Copy out the records word for word, beginning at the top and continuing through the line containing "2.34 metres", with both ends included. Leave the pictures out of your copy.

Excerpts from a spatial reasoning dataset
○ ○ ○ ○

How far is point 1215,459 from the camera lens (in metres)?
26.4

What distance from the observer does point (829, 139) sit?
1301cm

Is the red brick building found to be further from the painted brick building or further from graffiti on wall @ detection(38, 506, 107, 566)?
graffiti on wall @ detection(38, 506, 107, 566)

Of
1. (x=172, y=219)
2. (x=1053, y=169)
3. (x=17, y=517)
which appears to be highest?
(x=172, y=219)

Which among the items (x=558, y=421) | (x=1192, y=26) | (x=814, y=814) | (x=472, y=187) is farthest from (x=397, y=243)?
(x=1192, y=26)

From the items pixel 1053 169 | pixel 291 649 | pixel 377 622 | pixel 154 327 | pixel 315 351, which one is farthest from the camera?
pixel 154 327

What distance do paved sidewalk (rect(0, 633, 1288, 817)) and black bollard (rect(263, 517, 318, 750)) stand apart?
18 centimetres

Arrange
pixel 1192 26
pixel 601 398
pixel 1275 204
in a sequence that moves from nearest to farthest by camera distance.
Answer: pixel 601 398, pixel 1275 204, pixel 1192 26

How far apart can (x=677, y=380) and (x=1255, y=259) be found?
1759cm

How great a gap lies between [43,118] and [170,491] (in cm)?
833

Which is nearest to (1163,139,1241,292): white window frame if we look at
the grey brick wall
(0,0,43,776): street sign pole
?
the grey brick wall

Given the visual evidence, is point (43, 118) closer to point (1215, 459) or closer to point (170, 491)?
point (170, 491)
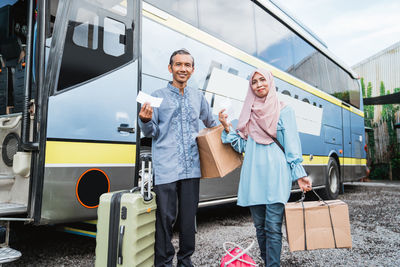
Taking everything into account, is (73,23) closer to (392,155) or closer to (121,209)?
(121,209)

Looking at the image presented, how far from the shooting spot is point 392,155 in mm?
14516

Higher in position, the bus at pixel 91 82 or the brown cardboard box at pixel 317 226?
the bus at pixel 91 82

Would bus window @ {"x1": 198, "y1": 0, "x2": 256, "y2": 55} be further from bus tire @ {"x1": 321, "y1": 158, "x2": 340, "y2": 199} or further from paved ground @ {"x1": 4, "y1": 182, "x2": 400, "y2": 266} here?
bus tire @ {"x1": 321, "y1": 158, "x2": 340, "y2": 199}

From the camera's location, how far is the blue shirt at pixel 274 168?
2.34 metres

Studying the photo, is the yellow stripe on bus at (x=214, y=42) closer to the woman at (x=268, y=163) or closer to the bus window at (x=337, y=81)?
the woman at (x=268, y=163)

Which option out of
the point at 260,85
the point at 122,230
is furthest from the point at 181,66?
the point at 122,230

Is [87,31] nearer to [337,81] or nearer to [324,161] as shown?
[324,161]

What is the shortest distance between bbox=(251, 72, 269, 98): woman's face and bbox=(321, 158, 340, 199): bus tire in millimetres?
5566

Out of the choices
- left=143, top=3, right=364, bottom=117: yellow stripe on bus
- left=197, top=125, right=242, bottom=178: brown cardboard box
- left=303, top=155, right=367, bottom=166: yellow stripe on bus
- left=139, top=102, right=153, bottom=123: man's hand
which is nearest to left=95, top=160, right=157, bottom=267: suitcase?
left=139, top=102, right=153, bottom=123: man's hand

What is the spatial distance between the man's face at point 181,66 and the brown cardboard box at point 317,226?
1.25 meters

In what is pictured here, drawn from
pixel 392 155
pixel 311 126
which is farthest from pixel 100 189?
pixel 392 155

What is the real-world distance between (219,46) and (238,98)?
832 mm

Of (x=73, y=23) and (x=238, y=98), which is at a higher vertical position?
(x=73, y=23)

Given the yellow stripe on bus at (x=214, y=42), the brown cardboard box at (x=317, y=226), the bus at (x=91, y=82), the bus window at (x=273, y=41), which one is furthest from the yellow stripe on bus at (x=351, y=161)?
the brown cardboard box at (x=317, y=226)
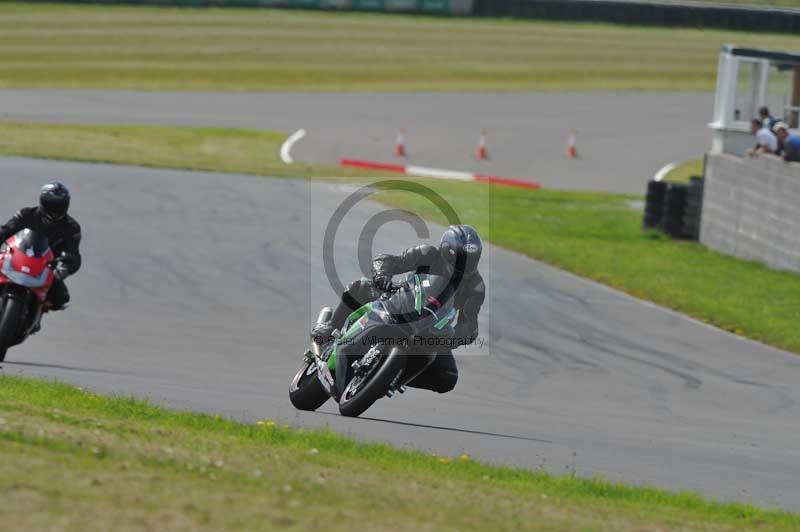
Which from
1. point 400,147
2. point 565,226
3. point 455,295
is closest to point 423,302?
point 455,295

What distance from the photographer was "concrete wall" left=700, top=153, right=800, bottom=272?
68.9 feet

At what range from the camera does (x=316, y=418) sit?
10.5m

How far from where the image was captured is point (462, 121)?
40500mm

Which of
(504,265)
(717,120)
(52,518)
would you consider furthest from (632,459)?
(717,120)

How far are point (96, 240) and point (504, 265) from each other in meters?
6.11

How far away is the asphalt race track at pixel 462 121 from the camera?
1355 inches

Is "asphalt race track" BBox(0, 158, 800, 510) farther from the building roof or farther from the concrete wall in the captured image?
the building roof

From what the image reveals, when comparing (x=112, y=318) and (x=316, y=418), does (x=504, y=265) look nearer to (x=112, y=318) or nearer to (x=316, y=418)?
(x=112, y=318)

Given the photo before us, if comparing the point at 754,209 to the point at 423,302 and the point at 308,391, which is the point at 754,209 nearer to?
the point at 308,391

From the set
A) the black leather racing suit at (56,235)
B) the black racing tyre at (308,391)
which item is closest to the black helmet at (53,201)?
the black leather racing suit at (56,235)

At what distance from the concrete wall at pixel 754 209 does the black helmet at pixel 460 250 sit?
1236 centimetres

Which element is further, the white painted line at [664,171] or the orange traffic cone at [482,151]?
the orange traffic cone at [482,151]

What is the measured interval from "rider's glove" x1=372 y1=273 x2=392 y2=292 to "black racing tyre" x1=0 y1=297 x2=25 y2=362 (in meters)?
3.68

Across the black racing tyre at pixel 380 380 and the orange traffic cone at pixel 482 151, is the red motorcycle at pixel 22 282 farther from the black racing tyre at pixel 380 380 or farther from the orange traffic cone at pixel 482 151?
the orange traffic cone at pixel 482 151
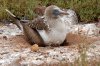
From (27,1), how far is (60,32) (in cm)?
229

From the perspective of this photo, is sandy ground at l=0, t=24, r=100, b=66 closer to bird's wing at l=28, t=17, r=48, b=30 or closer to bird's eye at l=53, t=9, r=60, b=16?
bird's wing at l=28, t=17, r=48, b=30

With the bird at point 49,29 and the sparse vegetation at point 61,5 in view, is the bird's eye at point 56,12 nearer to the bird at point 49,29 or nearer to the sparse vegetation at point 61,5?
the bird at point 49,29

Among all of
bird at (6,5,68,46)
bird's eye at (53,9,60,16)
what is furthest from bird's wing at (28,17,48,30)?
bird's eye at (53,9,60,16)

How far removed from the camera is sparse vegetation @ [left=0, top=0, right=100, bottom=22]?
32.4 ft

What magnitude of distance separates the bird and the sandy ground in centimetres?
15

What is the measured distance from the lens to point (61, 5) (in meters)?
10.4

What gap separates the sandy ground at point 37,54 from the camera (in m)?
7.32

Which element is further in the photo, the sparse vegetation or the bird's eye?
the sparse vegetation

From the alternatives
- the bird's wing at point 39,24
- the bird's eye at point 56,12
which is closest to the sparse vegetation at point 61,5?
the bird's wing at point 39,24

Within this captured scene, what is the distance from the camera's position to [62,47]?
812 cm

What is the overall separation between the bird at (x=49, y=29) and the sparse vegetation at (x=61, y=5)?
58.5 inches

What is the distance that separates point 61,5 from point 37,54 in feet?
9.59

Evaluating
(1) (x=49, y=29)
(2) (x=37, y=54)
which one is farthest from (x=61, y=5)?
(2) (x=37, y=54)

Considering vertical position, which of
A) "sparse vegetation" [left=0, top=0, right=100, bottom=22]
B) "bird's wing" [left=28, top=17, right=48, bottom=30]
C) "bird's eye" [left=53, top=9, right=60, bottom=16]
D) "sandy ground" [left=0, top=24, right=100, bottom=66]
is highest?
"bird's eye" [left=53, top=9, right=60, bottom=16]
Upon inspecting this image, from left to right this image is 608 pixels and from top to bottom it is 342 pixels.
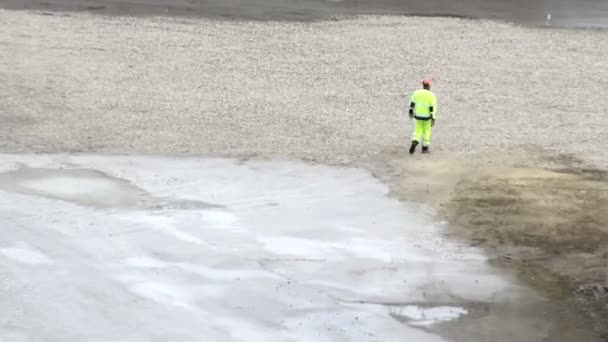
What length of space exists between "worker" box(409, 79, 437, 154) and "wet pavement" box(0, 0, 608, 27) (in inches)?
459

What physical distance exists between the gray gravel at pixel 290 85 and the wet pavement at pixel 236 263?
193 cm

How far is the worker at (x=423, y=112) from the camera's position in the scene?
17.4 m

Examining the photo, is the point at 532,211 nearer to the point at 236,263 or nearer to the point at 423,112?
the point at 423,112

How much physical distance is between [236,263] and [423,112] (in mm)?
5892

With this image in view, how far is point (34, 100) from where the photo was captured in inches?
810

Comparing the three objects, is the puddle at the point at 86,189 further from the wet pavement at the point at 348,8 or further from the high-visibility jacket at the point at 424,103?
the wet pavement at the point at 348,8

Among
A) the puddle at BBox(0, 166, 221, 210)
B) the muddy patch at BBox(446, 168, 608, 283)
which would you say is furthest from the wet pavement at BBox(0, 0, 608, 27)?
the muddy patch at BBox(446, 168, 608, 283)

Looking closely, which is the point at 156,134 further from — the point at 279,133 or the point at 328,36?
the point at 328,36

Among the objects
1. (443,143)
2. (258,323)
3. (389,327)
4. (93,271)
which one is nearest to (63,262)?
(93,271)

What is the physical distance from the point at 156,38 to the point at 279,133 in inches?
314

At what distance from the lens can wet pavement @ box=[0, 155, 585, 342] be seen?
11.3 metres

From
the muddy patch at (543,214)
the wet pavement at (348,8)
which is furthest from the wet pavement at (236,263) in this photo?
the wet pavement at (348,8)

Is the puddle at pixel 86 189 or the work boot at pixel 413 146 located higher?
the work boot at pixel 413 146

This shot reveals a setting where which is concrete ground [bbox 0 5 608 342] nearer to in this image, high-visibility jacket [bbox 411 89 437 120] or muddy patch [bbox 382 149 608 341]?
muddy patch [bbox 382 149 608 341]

○ ○ ○ ○

» **Reply**:
How far is point 1215,459 from the camera lens (in metres)?
26.4

What distance from the observer does point (829, 139) sit?
1301cm

Is the red brick building found to be further from the painted brick building or further from graffiti on wall @ detection(38, 506, 107, 566)?
graffiti on wall @ detection(38, 506, 107, 566)

Of
1. (x=172, y=219)
2. (x=1053, y=169)
3. (x=17, y=517)
which appears to be highest?
(x=172, y=219)

Which among the items (x=558, y=421) | (x=1192, y=26) | (x=814, y=814) | (x=472, y=187) is farthest from (x=397, y=243)?
(x=1192, y=26)

From the items pixel 1053 169 | pixel 291 649 | pixel 377 622 | pixel 154 327 | pixel 315 351, which one is farthest from the camera?
pixel 154 327

What distance do paved sidewalk (rect(0, 633, 1288, 817)) and black bollard (rect(263, 517, 318, 750)) stand apart?
18 centimetres

Arrange
pixel 1192 26
pixel 601 398
pixel 1275 204
in a sequence that moves from nearest to farthest by camera distance.
Answer: pixel 601 398, pixel 1275 204, pixel 1192 26

How far apart can (x=677, y=380) and (x=1255, y=259) be found?
1759cm

How great a gap lies between [43,118] and [170,491] (in cm)?
833

Which is nearest to (1163,139,1241,292): white window frame if we look at
the grey brick wall
(0,0,43,776): street sign pole
?
the grey brick wall

Given the visual evidence, is point (43, 118) closer to point (1215, 459) or closer to point (170, 491)?
point (170, 491)
Taking everything into account, is (73,23) closer to (392,155) or closer to (121,209)?
(121,209)

Looking at the image presented, how far from the shooting spot is point 392,155 in mm?
14516

Higher in position, the bus at pixel 91 82 or the brown cardboard box at pixel 317 226?
the bus at pixel 91 82

Would bus window @ {"x1": 198, "y1": 0, "x2": 256, "y2": 55} be further from bus tire @ {"x1": 321, "y1": 158, "x2": 340, "y2": 199} or further from paved ground @ {"x1": 4, "y1": 182, "x2": 400, "y2": 266} here?
bus tire @ {"x1": 321, "y1": 158, "x2": 340, "y2": 199}

From the camera's location, how far is the blue shirt at pixel 274 168?
2.34 metres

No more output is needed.